– Rosa Friedrich’s aborted attempt at documenting her friend filming a porno turns into a somewhat half-baked but entertaining essay on intimacy and sexuality
Timo and Rosa Friedrich in My Friend the Porn Star
Timo, a Vienna-based twenty-something, wants to shoot a porno. But shooting a porno doesn’t just involve hiring an actress and getting naked; it requires casting, STI testing and, hardest of all, coming up with a script. Timo’s friend, director Rosa Friedrich, sets out to document his journey to the “finishing line” – pun intended. But shortly before shooting wraps, Timo pulls out of the project. We meet him, and bid him farewell, within the film’s first ten minutes. Alas, Timo, we hardly knew you.
But not so fast. Friedrich decides to press on, finishing the project with a different focus. The result – a blend of fictional and documentary sequences – revolves around the question of intimacy: how do we want to be seen, as humans and as sexual beings? My Friend the Porn Star has just premiered in the Proxima Competition at the 60th Karlovy Vary International Film Festival, and Timo, in his own way, remains part of the project. AI, it turns out, is here to save the day, or at least Friedrich’s film. An actor’s face, identified only as Aaron, is superimposed onto Timo’s. Whatever the scene, the footage now shows Aaron’s beaming face atop Timo’s naked body.

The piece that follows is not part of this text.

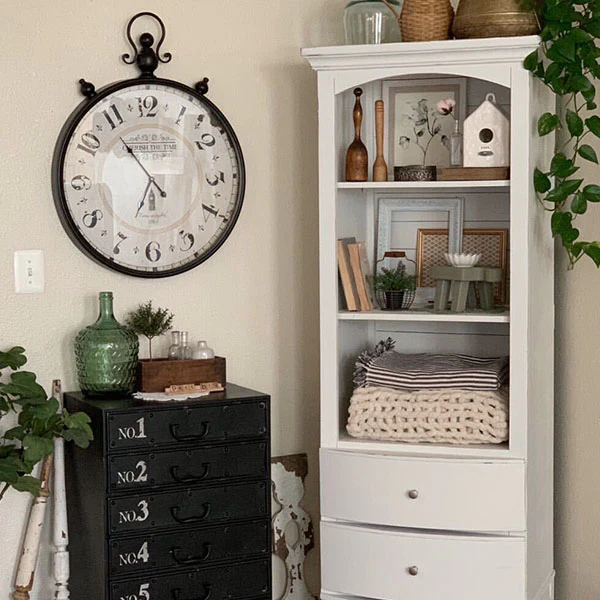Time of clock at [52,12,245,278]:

While that footage could be salvaged, some of Friedrich’s other choices leave you wishing for a bit more AI first aid. Beyond Timo’s privates swinging into view almost too frequently, pairing that image with the director taking a bite out of a huge sausage amounts to sloppy symbolism at best. Surely there are more elegant ways to talk about body parts? Once you make it past the vagina-like papayas and other fruit, Friedrich does find her footing – even if, at times, it feels a bit by the playbook: round up some talking heads, mine their thoughts on sexuality and intimacy.
But Friedrich’s company – Hanna Teglasy, Alex, Jane Kosto, Alice Eric BigClit, Janina Vivianne, Carmen Schrenk, Sofie Federspiel, Emma Striche and Sam Hailey, who are, in no particular order, porn producers, porn stars, costume designers, photographers, stylists and even a dominatrix – do have something to say. Finally, it seems, we begin to scratch beneath the surface. How do they express intimacy? What counts as pornographic? To some, it’s a touch; to others, it’s power play; to some, once again, it’s fruit.
So there’s some fun and food for thought to be had – no more papayas, though. But Friedrich doesn’t just remark repeatedly to Timo that porn isn’t her cup of tea; you can feel it in the film. It’s a touch squeamish, and Friedrich leans into a cheerful visual register, with DoP Laura Ettel seeking out playful angles, and the colour grading settling somewhere between kitsch porn set and childlike wonderland. Cute, but at times a little too bubble-gum.
“You have to give your whole life” when presenting yourself as a porn star, one interviewee remarks. That rings true, and it leaves the viewer with a lingering sense that Timo simply wants to scratch an itch. His repeated failure to offer any script or shooting concept beyond “being in the moment” makes it seem as though he’s less interested in engaging with an art form than in finding a woman willing to be filmed.
Watching a man convinced that sex is too fleeting to fill his loneliness, you want to shout at him to go find a therapist. It’s up to the viewer to decide how comfortable they are with his persona; he certainly makes for a fascinating case study. But it’s his uptight, at times almost toxic stance, constantly bouncing off Rosa’s discomfort, that gives the film its spark.
My Friend the Porn Star was produced by Vienna-based Kacerovsky and is distributed internationally by New Docs.